**PASSAGE TO READ:**

Zed is built across rendering, real-time collaboration, and AI, all on the same system. Rendering decisions affect input latency. Collaboration shapes how state is represented. AI depends on how code is indexed and updated. Each part feeds back into the others.
Understanding how those pieces interact, and where they break down, is the actual job.
We hire engineers who can work from those constraints and keep going when the abstractions stop being helpful.
Where people come from
Over the past year, we've hired 20+ engineers.
Some came through traditional applications. Others showed up through open source contributions, conference conversations, Hacker News threads, or relationships built over time. Less than half of our hires ever submitted an application.
We look for the work and the thinking behind it — how someone engages with hard problems over time.
The first 90 days
The first 90 days at Zed aren't a slow ramp. You're in the work immediately, and the question is how well this way of working fits.

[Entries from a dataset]

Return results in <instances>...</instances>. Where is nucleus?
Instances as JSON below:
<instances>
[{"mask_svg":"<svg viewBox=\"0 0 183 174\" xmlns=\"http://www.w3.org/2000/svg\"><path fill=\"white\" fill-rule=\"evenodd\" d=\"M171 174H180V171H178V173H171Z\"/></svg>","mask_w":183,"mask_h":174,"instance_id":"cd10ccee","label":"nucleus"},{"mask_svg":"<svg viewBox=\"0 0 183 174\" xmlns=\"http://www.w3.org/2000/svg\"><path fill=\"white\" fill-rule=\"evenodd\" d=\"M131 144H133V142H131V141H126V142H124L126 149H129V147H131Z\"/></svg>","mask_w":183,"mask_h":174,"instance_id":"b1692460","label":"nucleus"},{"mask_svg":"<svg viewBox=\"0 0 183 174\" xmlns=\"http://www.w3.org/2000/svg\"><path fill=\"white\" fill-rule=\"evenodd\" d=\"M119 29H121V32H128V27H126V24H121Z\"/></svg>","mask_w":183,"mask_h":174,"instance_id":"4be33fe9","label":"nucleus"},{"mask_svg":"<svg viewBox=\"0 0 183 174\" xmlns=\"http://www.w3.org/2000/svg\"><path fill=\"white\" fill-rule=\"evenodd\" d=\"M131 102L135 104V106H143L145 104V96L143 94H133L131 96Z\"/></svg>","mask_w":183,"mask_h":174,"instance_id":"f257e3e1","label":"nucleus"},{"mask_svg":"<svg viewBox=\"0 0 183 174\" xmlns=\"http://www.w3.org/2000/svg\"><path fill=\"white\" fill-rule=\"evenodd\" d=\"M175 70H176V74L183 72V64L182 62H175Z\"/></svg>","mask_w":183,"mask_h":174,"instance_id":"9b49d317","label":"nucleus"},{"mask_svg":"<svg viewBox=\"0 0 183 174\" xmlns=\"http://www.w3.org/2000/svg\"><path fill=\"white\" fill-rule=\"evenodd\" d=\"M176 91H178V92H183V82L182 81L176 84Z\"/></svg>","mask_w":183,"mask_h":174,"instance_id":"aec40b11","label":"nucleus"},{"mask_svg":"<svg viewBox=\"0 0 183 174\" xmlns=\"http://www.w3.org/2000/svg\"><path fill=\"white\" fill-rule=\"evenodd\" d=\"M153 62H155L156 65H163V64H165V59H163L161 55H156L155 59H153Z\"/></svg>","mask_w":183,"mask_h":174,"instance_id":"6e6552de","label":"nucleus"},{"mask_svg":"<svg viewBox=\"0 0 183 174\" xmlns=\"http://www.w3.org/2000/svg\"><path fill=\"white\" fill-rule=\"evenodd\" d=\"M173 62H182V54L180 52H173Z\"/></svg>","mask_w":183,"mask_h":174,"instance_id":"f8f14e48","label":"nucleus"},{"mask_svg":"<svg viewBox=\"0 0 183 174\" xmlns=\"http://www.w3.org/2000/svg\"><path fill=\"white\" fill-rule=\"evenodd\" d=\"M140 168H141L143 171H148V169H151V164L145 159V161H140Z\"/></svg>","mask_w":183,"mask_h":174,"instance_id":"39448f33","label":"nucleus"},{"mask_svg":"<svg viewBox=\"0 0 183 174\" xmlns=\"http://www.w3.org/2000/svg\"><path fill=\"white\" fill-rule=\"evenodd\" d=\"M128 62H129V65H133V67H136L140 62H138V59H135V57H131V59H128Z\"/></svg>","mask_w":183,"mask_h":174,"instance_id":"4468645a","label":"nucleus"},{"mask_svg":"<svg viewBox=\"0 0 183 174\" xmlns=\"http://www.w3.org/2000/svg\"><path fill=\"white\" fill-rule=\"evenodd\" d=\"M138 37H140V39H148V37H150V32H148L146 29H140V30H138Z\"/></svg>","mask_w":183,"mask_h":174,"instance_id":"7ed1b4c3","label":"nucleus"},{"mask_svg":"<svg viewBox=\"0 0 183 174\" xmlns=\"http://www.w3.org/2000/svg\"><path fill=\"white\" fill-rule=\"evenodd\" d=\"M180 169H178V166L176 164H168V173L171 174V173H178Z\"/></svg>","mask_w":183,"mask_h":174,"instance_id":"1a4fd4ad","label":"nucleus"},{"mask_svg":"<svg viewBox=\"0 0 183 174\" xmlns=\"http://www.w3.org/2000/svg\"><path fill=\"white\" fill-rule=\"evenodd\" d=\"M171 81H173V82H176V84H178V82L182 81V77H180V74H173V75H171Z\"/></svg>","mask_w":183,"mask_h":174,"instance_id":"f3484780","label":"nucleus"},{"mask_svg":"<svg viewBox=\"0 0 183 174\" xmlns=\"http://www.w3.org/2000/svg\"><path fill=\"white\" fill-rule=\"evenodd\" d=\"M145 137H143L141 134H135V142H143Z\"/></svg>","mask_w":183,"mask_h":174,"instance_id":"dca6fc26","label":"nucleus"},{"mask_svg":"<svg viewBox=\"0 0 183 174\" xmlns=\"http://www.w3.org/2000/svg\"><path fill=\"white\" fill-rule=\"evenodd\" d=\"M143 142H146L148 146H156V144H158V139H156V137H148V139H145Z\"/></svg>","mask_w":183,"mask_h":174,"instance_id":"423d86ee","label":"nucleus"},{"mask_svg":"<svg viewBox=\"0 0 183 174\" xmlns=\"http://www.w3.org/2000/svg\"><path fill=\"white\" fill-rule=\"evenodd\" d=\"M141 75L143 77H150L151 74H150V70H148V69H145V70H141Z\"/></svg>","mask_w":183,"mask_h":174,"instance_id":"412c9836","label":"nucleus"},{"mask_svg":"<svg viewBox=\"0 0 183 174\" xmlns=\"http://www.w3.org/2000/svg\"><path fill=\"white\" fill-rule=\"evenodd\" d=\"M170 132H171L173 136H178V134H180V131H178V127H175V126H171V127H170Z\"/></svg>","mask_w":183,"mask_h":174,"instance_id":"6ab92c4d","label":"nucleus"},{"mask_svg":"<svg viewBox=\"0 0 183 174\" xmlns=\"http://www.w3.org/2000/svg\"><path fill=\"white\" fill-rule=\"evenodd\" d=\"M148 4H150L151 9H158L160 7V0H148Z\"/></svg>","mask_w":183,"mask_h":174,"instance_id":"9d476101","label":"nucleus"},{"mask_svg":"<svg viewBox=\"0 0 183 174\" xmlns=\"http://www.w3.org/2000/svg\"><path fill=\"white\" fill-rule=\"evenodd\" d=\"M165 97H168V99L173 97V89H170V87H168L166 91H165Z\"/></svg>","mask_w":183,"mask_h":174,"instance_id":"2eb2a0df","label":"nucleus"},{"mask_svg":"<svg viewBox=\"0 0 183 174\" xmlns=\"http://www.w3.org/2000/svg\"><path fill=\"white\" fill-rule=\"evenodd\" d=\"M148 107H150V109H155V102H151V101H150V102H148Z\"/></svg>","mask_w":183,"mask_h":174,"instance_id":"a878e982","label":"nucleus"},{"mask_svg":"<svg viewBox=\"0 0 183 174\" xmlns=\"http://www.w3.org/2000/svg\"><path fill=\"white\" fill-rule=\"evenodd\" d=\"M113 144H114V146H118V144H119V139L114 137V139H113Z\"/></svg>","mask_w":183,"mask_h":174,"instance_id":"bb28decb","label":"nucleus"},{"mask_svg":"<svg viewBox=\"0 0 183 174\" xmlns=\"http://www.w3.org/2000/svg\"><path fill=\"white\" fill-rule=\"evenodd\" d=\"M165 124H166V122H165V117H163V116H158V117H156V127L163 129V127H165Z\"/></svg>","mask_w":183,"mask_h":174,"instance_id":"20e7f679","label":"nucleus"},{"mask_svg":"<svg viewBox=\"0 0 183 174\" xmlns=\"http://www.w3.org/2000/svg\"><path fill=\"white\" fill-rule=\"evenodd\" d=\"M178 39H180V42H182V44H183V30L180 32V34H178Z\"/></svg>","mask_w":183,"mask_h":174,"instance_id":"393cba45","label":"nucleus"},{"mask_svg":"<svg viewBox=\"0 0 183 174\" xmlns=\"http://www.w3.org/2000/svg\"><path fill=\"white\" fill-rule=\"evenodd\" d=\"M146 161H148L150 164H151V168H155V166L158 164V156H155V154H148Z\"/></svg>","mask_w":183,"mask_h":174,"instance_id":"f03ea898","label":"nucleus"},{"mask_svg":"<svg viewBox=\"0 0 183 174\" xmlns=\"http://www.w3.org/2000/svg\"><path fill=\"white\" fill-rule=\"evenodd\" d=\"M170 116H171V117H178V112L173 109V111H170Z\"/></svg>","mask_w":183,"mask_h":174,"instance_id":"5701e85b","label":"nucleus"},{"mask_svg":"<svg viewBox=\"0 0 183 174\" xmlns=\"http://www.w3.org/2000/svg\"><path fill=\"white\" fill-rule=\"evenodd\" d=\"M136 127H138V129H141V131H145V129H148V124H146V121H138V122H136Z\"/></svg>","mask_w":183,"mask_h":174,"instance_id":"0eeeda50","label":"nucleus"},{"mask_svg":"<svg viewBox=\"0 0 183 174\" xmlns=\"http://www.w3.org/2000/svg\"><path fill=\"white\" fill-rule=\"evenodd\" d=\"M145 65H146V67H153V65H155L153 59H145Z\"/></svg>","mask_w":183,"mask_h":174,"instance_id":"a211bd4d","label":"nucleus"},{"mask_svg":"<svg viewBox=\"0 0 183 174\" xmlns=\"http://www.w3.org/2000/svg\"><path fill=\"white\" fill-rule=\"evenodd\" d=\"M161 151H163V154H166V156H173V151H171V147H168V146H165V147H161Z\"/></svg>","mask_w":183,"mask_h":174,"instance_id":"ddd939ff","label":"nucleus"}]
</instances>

* * *

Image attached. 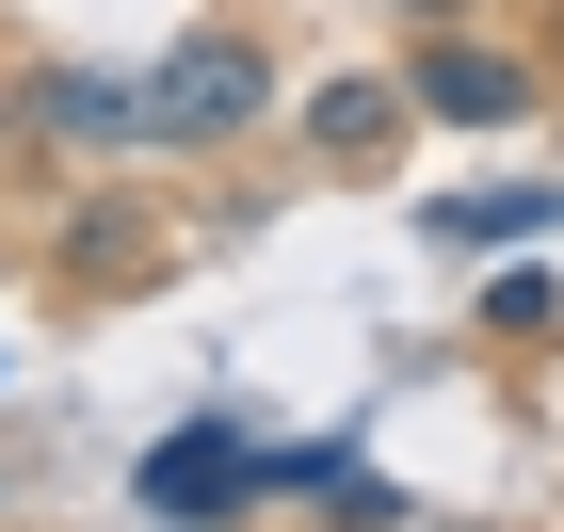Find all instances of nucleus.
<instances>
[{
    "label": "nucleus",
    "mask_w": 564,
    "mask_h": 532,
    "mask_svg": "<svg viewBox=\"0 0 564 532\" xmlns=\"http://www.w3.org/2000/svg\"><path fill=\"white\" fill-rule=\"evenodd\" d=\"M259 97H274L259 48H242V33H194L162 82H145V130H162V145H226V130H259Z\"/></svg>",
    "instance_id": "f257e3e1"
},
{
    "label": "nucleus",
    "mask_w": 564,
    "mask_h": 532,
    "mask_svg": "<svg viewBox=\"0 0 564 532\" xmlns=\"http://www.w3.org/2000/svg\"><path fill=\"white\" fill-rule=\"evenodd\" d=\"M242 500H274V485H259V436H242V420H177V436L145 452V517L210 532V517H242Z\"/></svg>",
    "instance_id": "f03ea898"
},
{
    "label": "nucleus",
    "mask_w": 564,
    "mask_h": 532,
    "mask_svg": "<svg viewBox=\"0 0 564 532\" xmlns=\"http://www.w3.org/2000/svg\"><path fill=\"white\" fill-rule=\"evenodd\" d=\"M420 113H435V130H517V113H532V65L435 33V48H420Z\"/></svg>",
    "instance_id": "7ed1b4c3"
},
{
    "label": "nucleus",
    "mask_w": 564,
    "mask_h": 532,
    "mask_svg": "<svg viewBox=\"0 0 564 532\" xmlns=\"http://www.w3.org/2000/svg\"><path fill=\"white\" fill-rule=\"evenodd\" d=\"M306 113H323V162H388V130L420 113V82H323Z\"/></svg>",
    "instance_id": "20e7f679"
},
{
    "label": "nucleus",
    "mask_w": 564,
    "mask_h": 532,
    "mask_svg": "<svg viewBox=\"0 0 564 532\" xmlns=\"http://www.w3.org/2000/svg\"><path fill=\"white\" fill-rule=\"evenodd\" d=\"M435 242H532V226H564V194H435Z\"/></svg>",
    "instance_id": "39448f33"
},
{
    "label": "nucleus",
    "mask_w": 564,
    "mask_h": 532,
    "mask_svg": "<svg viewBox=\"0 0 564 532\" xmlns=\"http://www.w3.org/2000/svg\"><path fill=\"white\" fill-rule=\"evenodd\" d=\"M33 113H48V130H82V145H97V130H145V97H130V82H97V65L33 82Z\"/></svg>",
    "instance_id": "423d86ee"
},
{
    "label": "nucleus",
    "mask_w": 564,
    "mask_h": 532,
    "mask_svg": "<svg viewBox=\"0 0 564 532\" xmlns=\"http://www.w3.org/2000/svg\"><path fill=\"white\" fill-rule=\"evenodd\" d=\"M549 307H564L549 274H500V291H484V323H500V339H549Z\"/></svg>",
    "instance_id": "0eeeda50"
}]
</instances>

**REQUIRED TASK:** Output the passage of the text on hiring at Zed from "We look for" to "of working fits.", copied word for word. The rows have no connection to the text on hiring at Zed and are separate material.

**TASK RESULT:**
We look for the work and the thinking behind it — how someone engages with hard problems over time.
The first 90 days
The first 90 days at Zed aren't a slow ramp. You're in the work immediately, and the question is how well this way of working fits.